The costumes Field picked out helped Dagenais nail down Charlie’s distinctive hairstyle, too. “I really wanted to kind of have this throwback to the ’70s, especially with like what Tracy did as well, playing off her designs and just creating this ’70s-ish character,” Dagensais said. “[The hair style] wasn’t fully locked and then I put in these extensions. I was like, ‘let me just try this.’ I threw them in. And Rian and Natasha were both like, ‘Boom, that’s it.’ It was this a-ha moment.”

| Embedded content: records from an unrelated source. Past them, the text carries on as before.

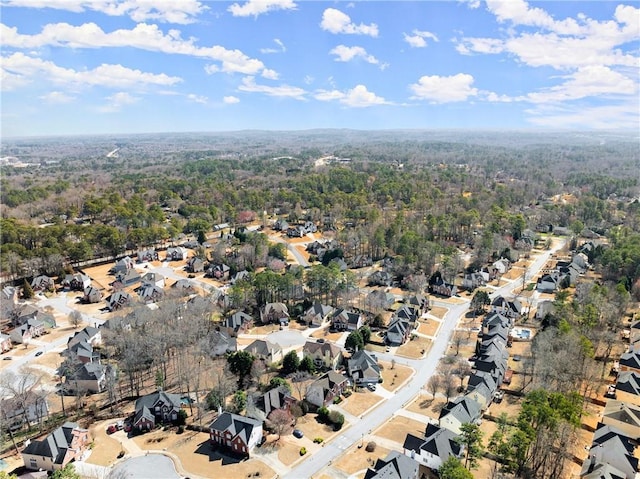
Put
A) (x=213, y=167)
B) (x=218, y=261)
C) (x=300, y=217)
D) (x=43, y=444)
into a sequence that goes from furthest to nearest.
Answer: (x=213, y=167)
(x=300, y=217)
(x=218, y=261)
(x=43, y=444)

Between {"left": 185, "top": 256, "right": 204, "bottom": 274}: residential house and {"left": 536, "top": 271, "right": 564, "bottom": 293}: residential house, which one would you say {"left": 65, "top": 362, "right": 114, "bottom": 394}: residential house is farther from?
{"left": 536, "top": 271, "right": 564, "bottom": 293}: residential house

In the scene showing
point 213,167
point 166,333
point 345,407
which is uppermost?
point 213,167

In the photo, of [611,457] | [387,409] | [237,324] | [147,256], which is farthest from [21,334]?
[611,457]

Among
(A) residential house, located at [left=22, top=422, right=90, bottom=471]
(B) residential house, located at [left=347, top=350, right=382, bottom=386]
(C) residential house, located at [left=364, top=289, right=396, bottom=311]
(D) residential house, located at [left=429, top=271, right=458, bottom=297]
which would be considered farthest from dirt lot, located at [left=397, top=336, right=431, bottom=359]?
(A) residential house, located at [left=22, top=422, right=90, bottom=471]

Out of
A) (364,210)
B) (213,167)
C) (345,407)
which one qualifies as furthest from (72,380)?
(213,167)

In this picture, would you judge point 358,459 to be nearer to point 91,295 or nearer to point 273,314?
point 273,314

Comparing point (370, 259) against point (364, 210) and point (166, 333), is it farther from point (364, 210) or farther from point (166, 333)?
point (166, 333)

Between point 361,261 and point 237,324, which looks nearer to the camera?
point 237,324
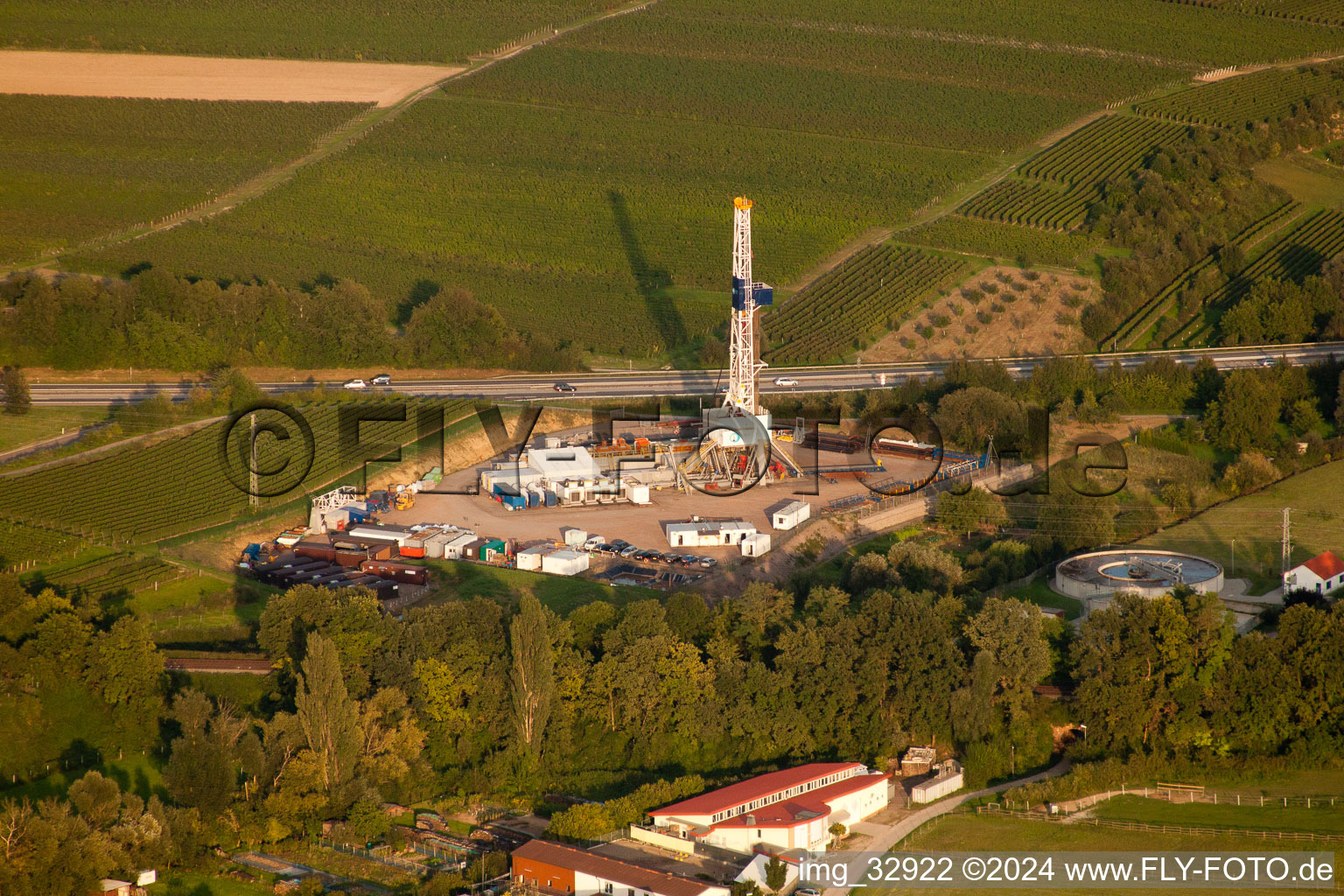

Setting Charlie’s look is nowhere close to the end of the job on “Poker Face,” however. Both Field and Dagenais relish all the work they get to do around Charlie, with different episode to episode of needing to suggest a different part of the country geographically or even a different period in time. “The background for me, that’s your instant read of where we are,” Field said of the show’s need to move around as much as its protagonist. “So if we’re in Texas, you gotta have some some Western [styles], and when we were in Laughlin, it had to feel touristy. I think that that is part of such an important part of the visual storytelling.”
“Poker Face”
Peacock
For the show’s fifth episode, which takes place in a senior center where Charlie’s found some custodial work, the costume and makeup departments felt the bland, cookie-cutter backgrounds gave them the license to inject some color and really have some fun with the looks of S. Epatha Merkerson, Judith Light, and the seniors who start dying around them.
“It’s always fun to do flashbacks because you’re not fully committing to a full episode, so for example, I could make [S. Epatha Merkerson’s character’s afro] a little bigger than maybe someone naturally would, just because it’s this caricature of the past, of a memory, so you can go a little bit bigger with things or a little more exaggerated,” Dagenais said. “If you’ve ever gone to any of these like senior homes, there’s always the ladies that, like, still got it, you know? The fellas that have had the same clothes since the ’60s or the ’70s, but they’ve got their look. I feel like that’s a place to have fun,” Field said.